The training was done at the Brown School of Social Work at Washington University in Saint Louis. This was a big move from central NY for me, and I made a decision to go there largely because 1) they have me aid and 2) because the school was the top in the nation. I went there on a scholarship and found that the Midwest was a good temporary fit. I did all my training and site placements in places that worked with minority populations such as: diversity administration, international students and finally a bipolar clinic.


Most of my experience Immediately after graduate school was done doing emergency support of students and faculty in an international environment. One of the things I did was work at Cornell University as their international travel safety coordinator. A job that required me to work long weekends and odd hours whenever a small or large event happened abroad. What began to take up more of my psyche and passion though was domestic support of students. I was part of a team of 30 crisis managers At Cornell University, that would counsel and support students who were struggling. When I was told I would have to stop I knew it was time to stop working for Cornell.
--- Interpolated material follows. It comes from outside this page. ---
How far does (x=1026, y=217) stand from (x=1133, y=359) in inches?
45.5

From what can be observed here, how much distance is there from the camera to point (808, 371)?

in 2017, I began working at Family & Children’s Services of Ithaca. I was immediately in a space where I found my groove. I built a caseload of 25-30 clients a week and fell in love with the work. While I had studied casework and techniques of therapy out of books I found myself naturally developing my own techniques and using my skills as a storyteller to work with my clients. I work with everyone and my age range spans from 17-70.


In 2020 I started my private practice and consulting/coaching company. I still take contracts working for colleges but my real passion is helping individuals.


Some of the therapeutic skills I work with are: Cognitive Behavioral Therapy, Internal Family Systems, Narrative Therapy, Motivational Interviewing, strength based support and Mindfulness. I talk more about these techniques and how I connect to them in another blog post. If I can say the main influence is mindfulness and I will talk also more about that in another post.


My philosophy is guided by existentialism, spirituality and compassion. I don’t believe people are a system of disorders and diagnoses. I believe we are supposed to go through things in life—to learn. If you refuse the lessons in life then you will get stuck. And getting stuck means you then probably want to talk to a therapist.


So that was the road. Thanks for reading about it.